Bron: www.classicfm.com |
Er
zijn altijd uitzonderingen, maar wie tegenwoordig naar het theater
gaat houdt zich vanzelfsprekend aan de gestandaardiseerde etiquette.
Je gaat zitten op de plaats die voor jou gereserveerd is. Praten
tijdens een voorstelling is uit den boze, net zoals het openlijk
blijk geven van afkeuring. Na afloop drink je misschien nog wat in de
aangrenzende foyer.
Zo'n
twee eeuwen terug ging dat er heel anders aan toe. Op de begane grond
had je soms alleen staanplaatsen, bovendien was het heel gangbaar om
een drankje te nuttigen tijdens de uitvoering in de zaal. In veel
Italiaanse opera-theaters klonk er zelfs een aria voor een inferieure
rol, te zingen direct ná de pauze, waarbij iedereen zijn bestelling
kon opgeven bij de af en aan lopende obers. Juichen was heel normaal,
maar boegeroep ook.

→ **Aangeleverd materiaal**:
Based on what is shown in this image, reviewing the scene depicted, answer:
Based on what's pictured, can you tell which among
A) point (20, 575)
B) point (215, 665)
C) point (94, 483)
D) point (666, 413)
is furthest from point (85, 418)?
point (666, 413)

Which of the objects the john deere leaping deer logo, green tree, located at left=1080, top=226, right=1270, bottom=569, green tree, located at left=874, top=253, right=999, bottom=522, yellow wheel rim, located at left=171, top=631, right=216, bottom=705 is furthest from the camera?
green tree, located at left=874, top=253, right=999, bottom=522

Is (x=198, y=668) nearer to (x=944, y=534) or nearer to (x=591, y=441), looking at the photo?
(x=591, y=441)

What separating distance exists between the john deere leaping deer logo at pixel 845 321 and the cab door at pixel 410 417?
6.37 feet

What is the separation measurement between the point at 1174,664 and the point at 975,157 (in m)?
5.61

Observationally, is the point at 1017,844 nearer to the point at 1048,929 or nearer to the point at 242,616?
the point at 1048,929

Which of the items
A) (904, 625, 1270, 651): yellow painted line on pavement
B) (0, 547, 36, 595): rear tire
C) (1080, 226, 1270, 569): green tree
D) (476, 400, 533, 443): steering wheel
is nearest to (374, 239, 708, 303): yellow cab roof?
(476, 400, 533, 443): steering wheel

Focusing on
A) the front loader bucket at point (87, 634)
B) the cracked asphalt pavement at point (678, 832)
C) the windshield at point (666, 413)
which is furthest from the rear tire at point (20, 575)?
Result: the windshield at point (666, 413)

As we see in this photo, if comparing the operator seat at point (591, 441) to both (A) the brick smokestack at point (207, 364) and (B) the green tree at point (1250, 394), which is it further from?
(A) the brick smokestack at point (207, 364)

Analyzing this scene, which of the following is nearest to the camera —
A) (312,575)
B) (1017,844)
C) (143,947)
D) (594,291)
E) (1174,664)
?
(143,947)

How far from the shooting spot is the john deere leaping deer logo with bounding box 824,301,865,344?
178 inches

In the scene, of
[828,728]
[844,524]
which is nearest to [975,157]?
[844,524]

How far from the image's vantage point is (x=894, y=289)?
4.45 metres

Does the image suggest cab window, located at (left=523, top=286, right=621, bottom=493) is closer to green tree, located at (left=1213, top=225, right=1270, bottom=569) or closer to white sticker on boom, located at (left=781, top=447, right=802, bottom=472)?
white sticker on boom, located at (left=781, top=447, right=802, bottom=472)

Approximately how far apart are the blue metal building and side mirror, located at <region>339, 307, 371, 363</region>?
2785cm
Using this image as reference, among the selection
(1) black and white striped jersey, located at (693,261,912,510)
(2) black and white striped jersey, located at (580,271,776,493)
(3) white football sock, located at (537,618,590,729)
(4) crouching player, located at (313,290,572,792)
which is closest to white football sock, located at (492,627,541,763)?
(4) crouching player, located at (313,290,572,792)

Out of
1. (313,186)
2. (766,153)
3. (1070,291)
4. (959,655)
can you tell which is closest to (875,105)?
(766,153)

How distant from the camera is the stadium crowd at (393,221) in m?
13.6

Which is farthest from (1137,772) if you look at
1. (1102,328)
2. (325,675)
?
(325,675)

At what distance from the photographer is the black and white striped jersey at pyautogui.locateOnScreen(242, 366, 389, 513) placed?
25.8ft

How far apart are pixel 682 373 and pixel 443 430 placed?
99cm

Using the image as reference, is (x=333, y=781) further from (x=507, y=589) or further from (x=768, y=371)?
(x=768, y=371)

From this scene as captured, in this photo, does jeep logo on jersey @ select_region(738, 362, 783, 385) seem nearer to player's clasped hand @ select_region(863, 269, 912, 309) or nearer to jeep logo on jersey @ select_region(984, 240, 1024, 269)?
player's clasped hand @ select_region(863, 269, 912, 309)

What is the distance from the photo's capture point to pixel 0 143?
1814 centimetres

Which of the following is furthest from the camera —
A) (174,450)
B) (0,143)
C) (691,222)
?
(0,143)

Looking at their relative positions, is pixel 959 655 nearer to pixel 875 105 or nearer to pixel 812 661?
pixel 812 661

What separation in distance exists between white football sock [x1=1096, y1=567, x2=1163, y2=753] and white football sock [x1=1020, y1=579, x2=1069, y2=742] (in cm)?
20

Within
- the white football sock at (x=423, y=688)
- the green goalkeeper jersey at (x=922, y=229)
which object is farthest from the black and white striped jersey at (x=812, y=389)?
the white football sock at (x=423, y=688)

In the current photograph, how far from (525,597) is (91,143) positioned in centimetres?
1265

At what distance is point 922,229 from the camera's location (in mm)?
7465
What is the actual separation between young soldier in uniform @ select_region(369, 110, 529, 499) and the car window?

→ **Opdrachten**:
1/ Schrijf uit de tekst over theateretiquette woordelijk het stuk over tussen "Je gaat zitten" en "maar boegeroep ook.", beide inbegrepen.
2/ Zet de tekst over theateretiquette voort vanaf het punt waar die ophoudt.
Het materiaal speelt hierbij geen enkele rol.

→ **Antwoorden**:
1/
Je gaat zitten op de plaats die voor jou gereserveerd is. Praten
tijdens een voorstelling is uit den boze, net zoals het openlijk
blijk geven van afkeuring. Na afloop drink je misschien nog wat in de
aangrenzende foyer.
Zo'n
twee eeuwen terug ging dat er heel anders aan toe. Op de begane grond
had je soms alleen staanplaatsen, bovendien was het heel gangbaar om
een drankje te nuttigen tijdens de uitvoering in de zaal. In veel
Italiaanse opera-theaters klonk er zelfs een aria voor een inferieure
rol, te zingen direct ná de pauze, waarbij iedereen zijn bestelling
kon opgeven bij de af en aan lopende obers. Juichen was heel normaal,
maar boegeroep ook.

2/
Het
kost weinig moeite om je voor te stellen dat zo'n meute bij
binnenkomst niet een-twee-drie stil te krijgen is. Misschien was dat
ook wel een van de redenen dat een componist van een avondvullend
stuk meestal niet zoveel aandacht besteedde aan de ouverture.
Tenminste, in veel geschiedenisboekjes lezen we dat hij vaak pas op
het allerlaatste moment eraan begon, tot een dag voor de première
aan toe. Wellicht omdat het publiek pas écht ging luisteren wanneer
het doek opging, kortom, als er ook wat te zien was.
Zo'n
ouverture bestond meestal uit een losjes aan elkaar geregen potpourri
van de belangrijkste thema's die de rest van de avond de revue zouden
passeren. In filmtermen zouden we het een trailer noemen, een preview
die in onze dagen ook vaak te lijden heeft onder keuvelende
buurmannen en knisperende popcornzakken.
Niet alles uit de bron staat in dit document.